Custom YOLO Model in the DeepStream YOLO App

How to Use the Custom YOLO Model

The objectDetector_Yolo sample application provides a working example of the open source YOLO models: YOLOv2, YOLOv3, tiny YOLOv2, tiny YOLOv3, and YOLOV3-SPP. You can find more information about the models here: https://pjreddie.com/darknet/yolo/. The sample also illustrates NVIDIA® TensorRT™ INT8 calibration (yolov3-calibration.table.trt7.0).

Set up the sample

Compile the open source model and run the DeepStream app as explained in the objectDetector_Yolo README. This is done to confirm that you can run the open source YOLO model with the sample app.

To use the custom YOLOv3 and tiny YOLOv3 models:

  1. Open nvdsinfer_custom_impl_Yolo/nvdsparsebbox_Yolo.cpp.
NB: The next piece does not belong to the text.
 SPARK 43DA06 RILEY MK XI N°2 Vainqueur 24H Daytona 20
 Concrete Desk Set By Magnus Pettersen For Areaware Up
  2. Change the value of the NUM_CLASSES_YOLO constant to reflect the number of classes in your model. For example, if your model uses 80 classes:

    static const int NUM_CLASSES_YOLO = 80;
    
  1. Replace the model parameters with your new model parameters in NvDsInferParseCustomYoloV3() (if you are using the YOLOv3) or NvDsInferParseCustomYoloV3Tiny() (if you are using tiny YOLOv3). Taking YOLOv3 as an example:

    extern "C" bool NvDsInferParseCustomYoloV3(
     std::vector<NvDsInferLayerInfo> const& outputLayersInfo,
     NvDsInferNetworkInfo const& networkInfo,
     NvDsInferParseDetectionParams const& detectionParams,
     std::vector<NvDsInferParseObjectInfo>& objectList)
    {
      . . .
       ## 9 clusters from COCO dataset
       const std::vector<float> kANCHORS =
       {10.0, 13.0, 16.0, 30.0, 33.0, 23.0, 30.0, 61.0, 62.0,
       45.0, 59.0, 119.0, 116.0, 90.0, 156.0, 198.0, 373.0, 326.0};
    
      ## Specifies which of the 9 anchors above to use
      static const std::vector<std::vector<int>> kMASKS = {
       {6, 7, 8},
       {3, 4, 5},
       {0, 1, 2}};
    }
    
  2. Update the corresponding NMS IOU Threshold and confidence threshold in the nvinfer plugin config file. Set the cluster-mode=2 to select NMS algorithm.

    [class-attrs-all]
    nms-iou-threshold=0.3
    pre-cluster-threshold=0.7
    

To use custom models of YOLOv2 and YOLOv2-tiny

  1. Open nvdsinfer_custom_impl_Yolo/nvdsparsebbox_Yolo.cpp.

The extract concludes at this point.